P1.51 Improving Short Term Precipitation Forecasting through recognition of satellite based signatures combined with analysis of upper air and surface data

Monday, 1 August 2005
Regency Ballroom (Omni Shoreham Hotel Washington D.C.)
John Simko, NOAA/NESDIS, Camp Springs, MD

In most cases, short term numerical model quantitative precipitation forecast guidance for heavy rainfall events is reliable. There are times however when model precipitation forecast guidance is not quite as accurate as it could be due to its inherent limitations. Examples of these limitations include systems affecting the West Coast of the United States where the lack of data over the Pacific Ocean can have an adverse affect on model initialization and the subsequent short term precipitation forecast. Sub-grid scale processes, such as those modeled by convective parameterization schemes, can also lead to model forecast errors and poor short term rainfall forecasts.
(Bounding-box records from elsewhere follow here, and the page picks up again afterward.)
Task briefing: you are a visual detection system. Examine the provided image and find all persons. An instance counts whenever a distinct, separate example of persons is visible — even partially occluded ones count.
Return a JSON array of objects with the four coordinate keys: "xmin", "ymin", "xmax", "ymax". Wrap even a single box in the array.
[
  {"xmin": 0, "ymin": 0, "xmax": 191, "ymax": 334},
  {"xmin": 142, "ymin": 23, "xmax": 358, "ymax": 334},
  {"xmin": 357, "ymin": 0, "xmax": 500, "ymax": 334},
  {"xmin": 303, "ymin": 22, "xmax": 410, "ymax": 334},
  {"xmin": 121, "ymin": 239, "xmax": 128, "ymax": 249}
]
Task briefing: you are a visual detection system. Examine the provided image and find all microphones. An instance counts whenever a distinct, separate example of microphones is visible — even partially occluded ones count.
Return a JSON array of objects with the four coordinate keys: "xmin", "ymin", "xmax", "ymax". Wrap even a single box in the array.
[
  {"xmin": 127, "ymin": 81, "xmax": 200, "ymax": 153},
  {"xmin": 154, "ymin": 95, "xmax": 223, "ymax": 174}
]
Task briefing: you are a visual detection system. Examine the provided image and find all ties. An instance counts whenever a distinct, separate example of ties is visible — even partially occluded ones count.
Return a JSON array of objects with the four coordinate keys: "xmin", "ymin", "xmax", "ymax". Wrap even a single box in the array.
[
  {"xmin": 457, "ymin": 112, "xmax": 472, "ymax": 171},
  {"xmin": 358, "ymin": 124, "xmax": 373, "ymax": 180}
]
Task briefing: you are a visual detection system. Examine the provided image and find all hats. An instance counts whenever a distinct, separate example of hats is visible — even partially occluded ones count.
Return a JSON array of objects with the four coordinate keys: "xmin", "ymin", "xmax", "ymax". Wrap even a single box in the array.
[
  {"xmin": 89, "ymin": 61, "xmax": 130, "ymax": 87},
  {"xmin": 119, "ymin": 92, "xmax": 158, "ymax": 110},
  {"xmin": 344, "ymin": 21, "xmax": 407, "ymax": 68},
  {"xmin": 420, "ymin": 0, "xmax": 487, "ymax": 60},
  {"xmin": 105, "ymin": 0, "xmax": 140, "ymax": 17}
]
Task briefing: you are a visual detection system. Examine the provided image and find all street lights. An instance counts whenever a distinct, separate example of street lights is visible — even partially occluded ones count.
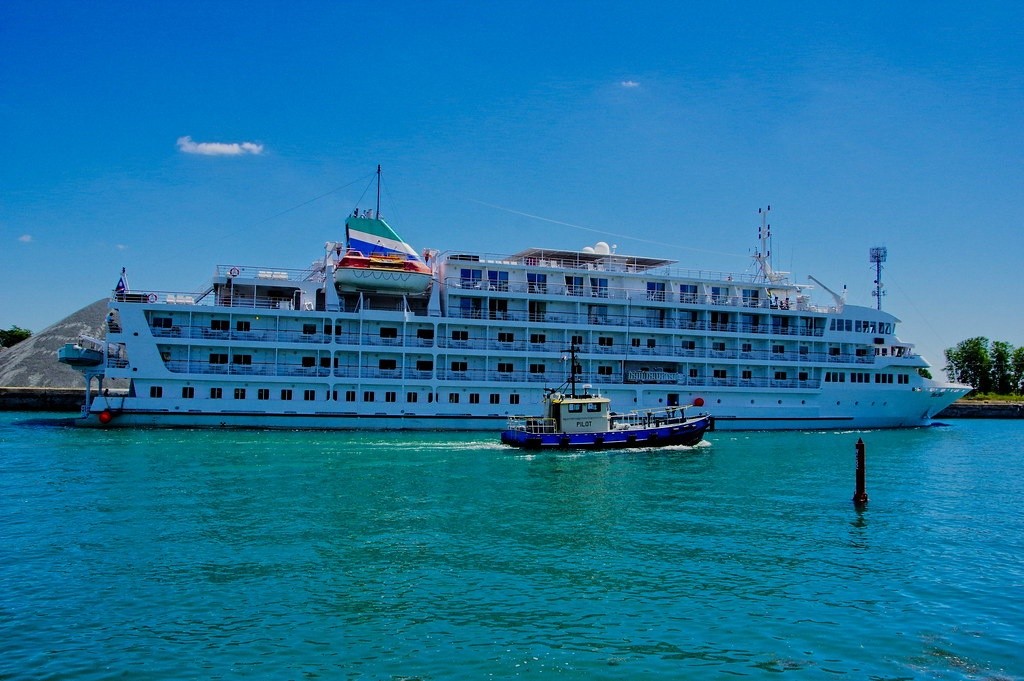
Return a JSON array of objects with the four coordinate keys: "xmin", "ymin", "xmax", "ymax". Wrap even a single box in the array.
[{"xmin": 948, "ymin": 361, "xmax": 958, "ymax": 383}]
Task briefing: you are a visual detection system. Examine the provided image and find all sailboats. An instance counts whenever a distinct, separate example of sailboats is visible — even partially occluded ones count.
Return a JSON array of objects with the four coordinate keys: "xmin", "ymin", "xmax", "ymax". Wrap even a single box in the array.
[{"xmin": 500, "ymin": 339, "xmax": 711, "ymax": 451}]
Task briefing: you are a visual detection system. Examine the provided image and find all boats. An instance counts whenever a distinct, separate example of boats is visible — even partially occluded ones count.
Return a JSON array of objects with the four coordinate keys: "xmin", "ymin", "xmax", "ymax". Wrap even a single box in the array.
[
  {"xmin": 335, "ymin": 251, "xmax": 433, "ymax": 297},
  {"xmin": 57, "ymin": 343, "xmax": 112, "ymax": 365},
  {"xmin": 54, "ymin": 164, "xmax": 978, "ymax": 430}
]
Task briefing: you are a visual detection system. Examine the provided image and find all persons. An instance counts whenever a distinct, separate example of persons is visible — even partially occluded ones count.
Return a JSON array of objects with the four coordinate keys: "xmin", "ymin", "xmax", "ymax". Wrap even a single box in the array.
[
  {"xmin": 353, "ymin": 208, "xmax": 359, "ymax": 218},
  {"xmin": 106, "ymin": 312, "xmax": 114, "ymax": 327},
  {"xmin": 361, "ymin": 210, "xmax": 366, "ymax": 219},
  {"xmin": 780, "ymin": 298, "xmax": 786, "ymax": 310},
  {"xmin": 104, "ymin": 389, "xmax": 109, "ymax": 397},
  {"xmin": 367, "ymin": 209, "xmax": 373, "ymax": 219},
  {"xmin": 78, "ymin": 337, "xmax": 83, "ymax": 347},
  {"xmin": 772, "ymin": 297, "xmax": 779, "ymax": 309},
  {"xmin": 908, "ymin": 348, "xmax": 912, "ymax": 357},
  {"xmin": 784, "ymin": 298, "xmax": 789, "ymax": 310}
]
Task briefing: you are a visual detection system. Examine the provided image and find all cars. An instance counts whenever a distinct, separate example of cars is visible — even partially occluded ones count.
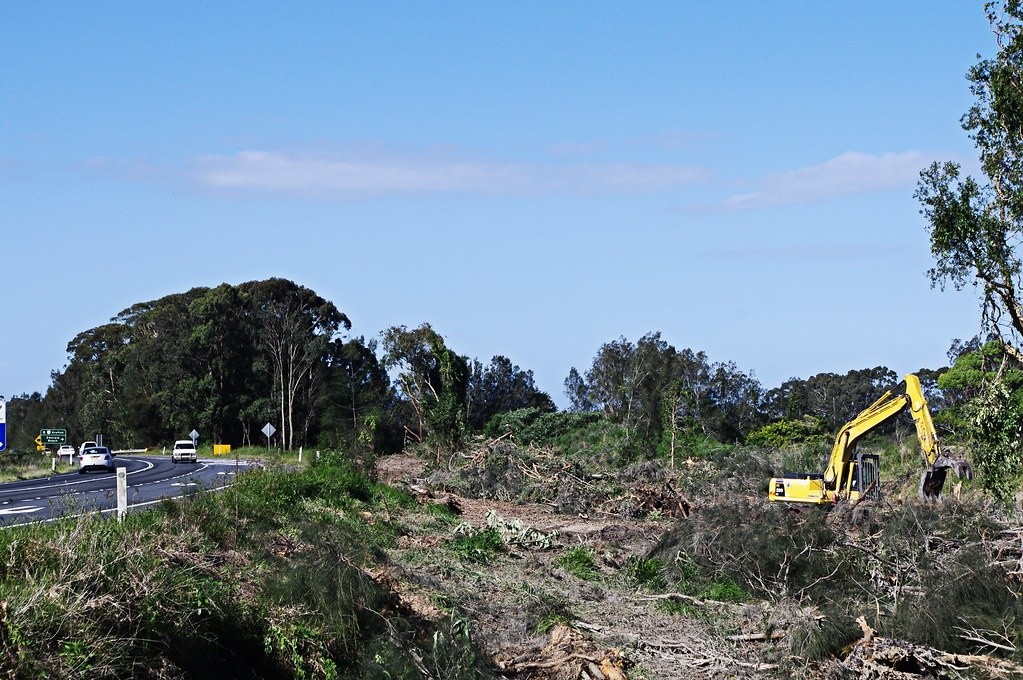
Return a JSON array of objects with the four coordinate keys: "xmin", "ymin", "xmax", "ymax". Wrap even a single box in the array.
[
  {"xmin": 41, "ymin": 447, "xmax": 51, "ymax": 456},
  {"xmin": 57, "ymin": 445, "xmax": 75, "ymax": 457},
  {"xmin": 78, "ymin": 447, "xmax": 116, "ymax": 474}
]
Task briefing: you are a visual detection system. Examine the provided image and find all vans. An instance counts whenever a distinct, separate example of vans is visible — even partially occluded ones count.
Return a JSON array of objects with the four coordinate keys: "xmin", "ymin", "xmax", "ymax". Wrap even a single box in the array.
[{"xmin": 79, "ymin": 441, "xmax": 97, "ymax": 454}]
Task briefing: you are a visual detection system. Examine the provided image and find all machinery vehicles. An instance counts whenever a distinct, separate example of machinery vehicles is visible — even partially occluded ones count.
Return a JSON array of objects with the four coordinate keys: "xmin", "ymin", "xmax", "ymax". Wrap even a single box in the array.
[{"xmin": 768, "ymin": 375, "xmax": 973, "ymax": 517}]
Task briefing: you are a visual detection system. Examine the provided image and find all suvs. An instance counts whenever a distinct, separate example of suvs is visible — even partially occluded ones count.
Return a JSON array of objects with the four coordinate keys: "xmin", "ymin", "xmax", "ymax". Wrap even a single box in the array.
[{"xmin": 172, "ymin": 440, "xmax": 197, "ymax": 463}]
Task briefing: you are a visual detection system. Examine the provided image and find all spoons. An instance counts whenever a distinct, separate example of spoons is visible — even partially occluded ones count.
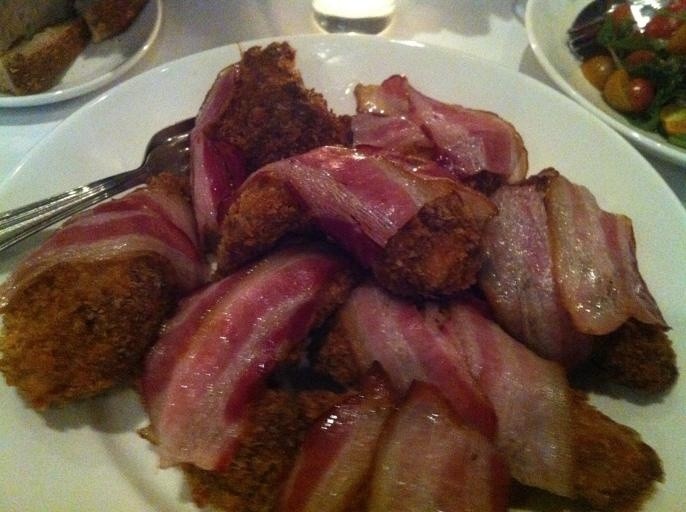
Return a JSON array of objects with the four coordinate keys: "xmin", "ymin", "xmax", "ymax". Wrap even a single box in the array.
[{"xmin": 0, "ymin": 115, "xmax": 197, "ymax": 256}]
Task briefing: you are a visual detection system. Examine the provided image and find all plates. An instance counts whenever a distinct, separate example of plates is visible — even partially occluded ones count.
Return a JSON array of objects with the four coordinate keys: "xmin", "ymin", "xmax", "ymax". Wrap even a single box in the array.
[
  {"xmin": 0, "ymin": 1, "xmax": 165, "ymax": 109},
  {"xmin": 0, "ymin": 31, "xmax": 686, "ymax": 512},
  {"xmin": 523, "ymin": 0, "xmax": 686, "ymax": 171}
]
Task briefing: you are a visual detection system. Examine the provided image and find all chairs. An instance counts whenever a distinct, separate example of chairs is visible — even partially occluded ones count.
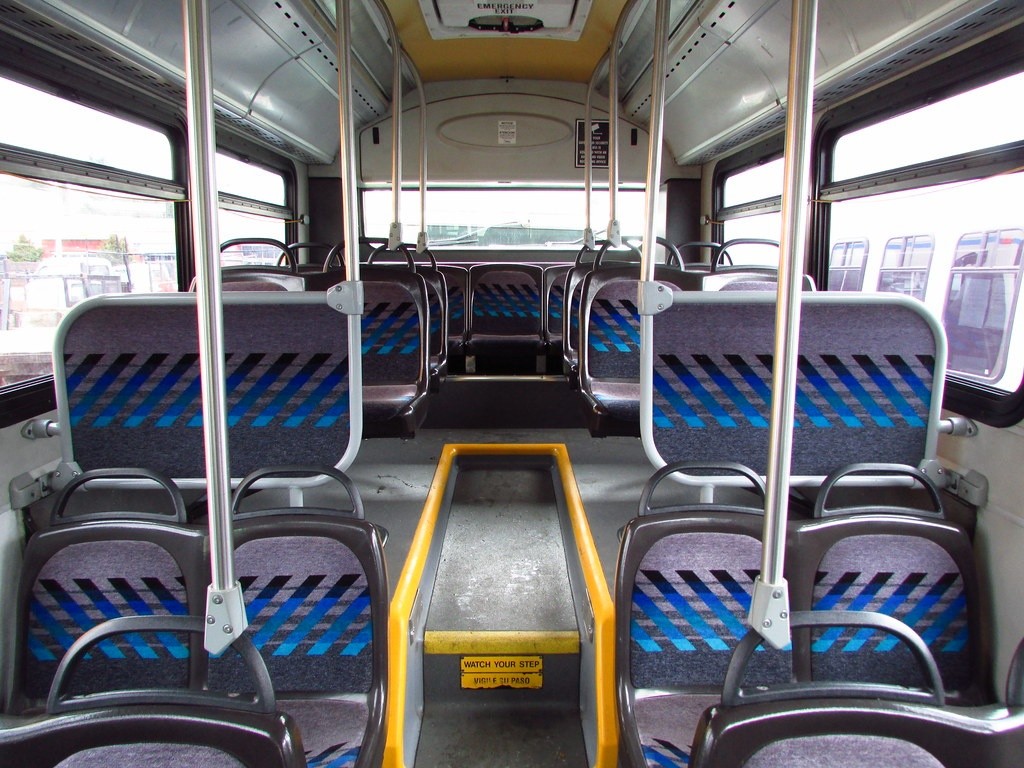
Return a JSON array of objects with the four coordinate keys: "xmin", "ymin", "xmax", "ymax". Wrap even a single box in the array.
[
  {"xmin": 189, "ymin": 237, "xmax": 989, "ymax": 509},
  {"xmin": 0, "ymin": 461, "xmax": 395, "ymax": 768},
  {"xmin": 614, "ymin": 462, "xmax": 1024, "ymax": 768}
]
The recognition of a developing heavy rainfall event can be obtained through the Geostationary Operational Environmental Satellites (GOES) Infrared/Visible Channels along with analysis of data received from the Defense Meteorological Satellite Program (DMSP) Special Sensor Microwave Imager (SSM/I), the National Oceanic Atmospheric Administration (NOAA) Advanced Microwave Sounder Unit (AMSU), and the National Aeronautics and Space Administration (NASA) Tropical Rainfall Measuring Mission (TRMM) polar orbiting satellites. In some of these cases the use of satellite data combined with surface and upper air data analysis near the beginning of the precipitation event or even just prior to the onset of the event can improve short term quantitative precipitation forecasts in both location and quantity and serve as an alert to the potential of an excessive rainfall event.